Text shown:

"In skating over thin ice, our safety is in our speed"
- Ralph Waldo Emerson.
Since the arrival of the Internet we have lived in an age of unexpected change amidst information overload. The speed of business is not letting us stay the same, especially in terms of our organizational structure. The whole world is shifting corporate governance from traditional command-and-control mode to “knowledge worker” power, at least in companies that want to grow their market share.
In other words, to innovate effectively, and we must innovate, we need to fully utilize the skills and wisdom of our people at every level of our company. Every business resource needs to be deployed to where it matters most; to continue traditional use of those assets means we continue to live in yesterday’s world. Staying the same is where our frustrations of today seem to mysteriously live on. Change we must. Business revolution is everywhere. Human and organizational evolution is occurring at an accelerating rate. Mobilizing and swarming is all about redeployment in a timely manner as new information is received.
Speed
Speed matters as it never has. "Serial entrepreneur" David Guo has explained "our strategy changes every five minutes. Our vision and goal have not changed, but the strategy changes every time there's new information". Speed is about cycling between effective preparation (ready), responsive action (fire), and regular review of progress against vision in the form of strategy, mission, and culture (aim). A “Ready, Fire, Aim” business philosophy encourages mobilizing innovation throughout an organization.
Decisive marketplace evidence must be acted on right away. Evidence does not have to be clear and unequivocal but it has to be credible. The evidence found in weak and ambiguous signals is important because they are signs of earliness. The decisiveness is not found in its strength but rather in its implications - - in what it would mean if it were true. Evidence of impending change (which should be acted on right away) most often comes in the form of these weak signals.
Weak Signals
Of all the overlooked innovation practices, the ability to anticipate is perhaps the most critical skill. Deering, Dilts & Russell in their book Alpha Leadership say anticipation is not prediction but is rather the readiness to deal with whatever the future brings; it is being on our toes.

Task instructions:
Please translate this sentence from the essay on business speed into Spanish: "Decisive marketplace evidence must be acted on right away." Rely only on the essay on business speed.

Dataset content:

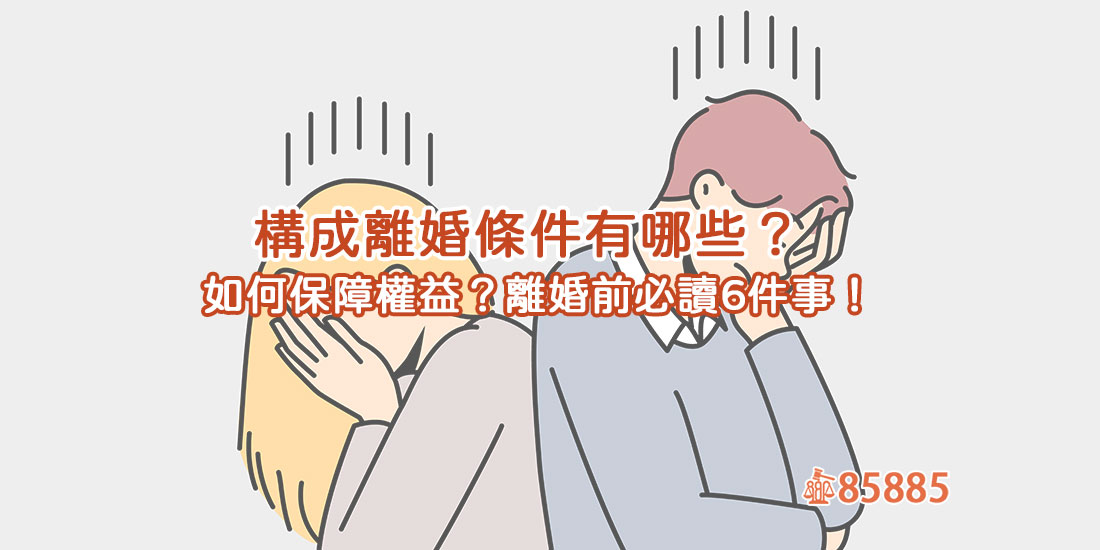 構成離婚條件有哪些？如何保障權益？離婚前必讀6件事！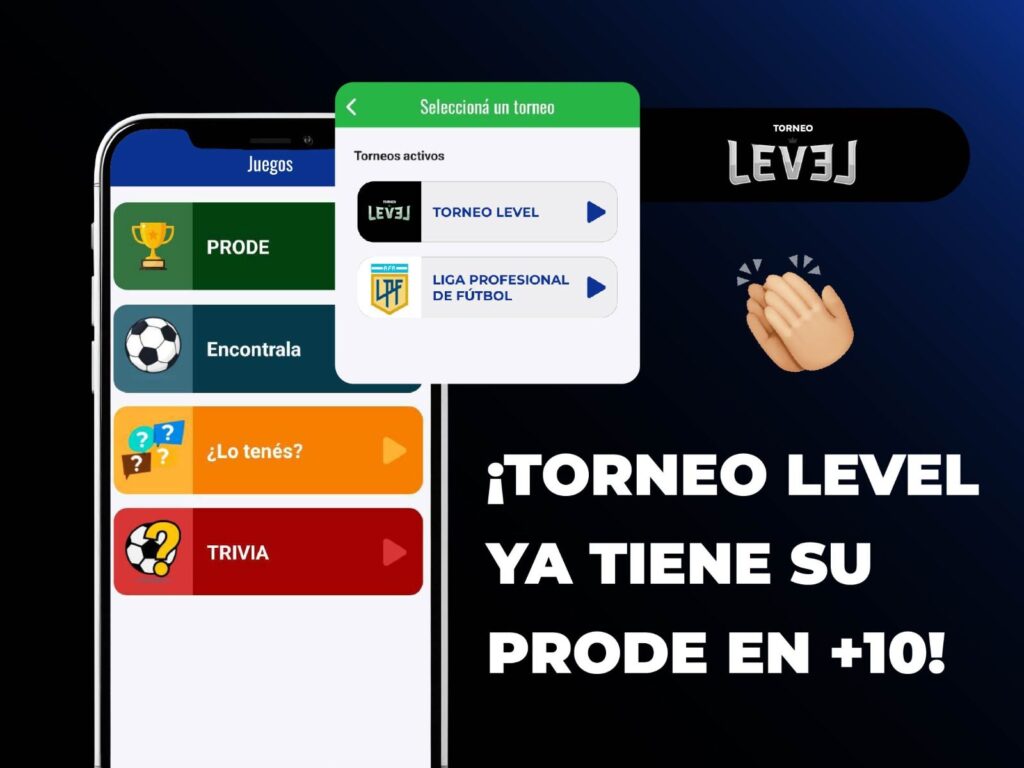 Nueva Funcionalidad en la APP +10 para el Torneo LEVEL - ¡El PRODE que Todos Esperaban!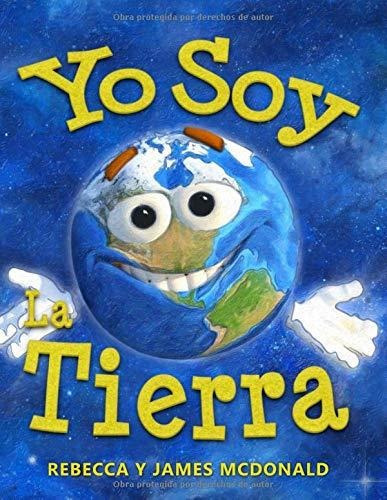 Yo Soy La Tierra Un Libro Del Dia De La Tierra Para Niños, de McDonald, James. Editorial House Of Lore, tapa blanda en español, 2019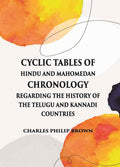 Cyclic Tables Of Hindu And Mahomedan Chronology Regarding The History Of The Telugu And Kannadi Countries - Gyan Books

--

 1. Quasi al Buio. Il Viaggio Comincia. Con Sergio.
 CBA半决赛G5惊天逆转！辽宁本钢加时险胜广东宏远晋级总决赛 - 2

Result of this task:
La evidencia decisiva del mercado debe atenderse de inmediato.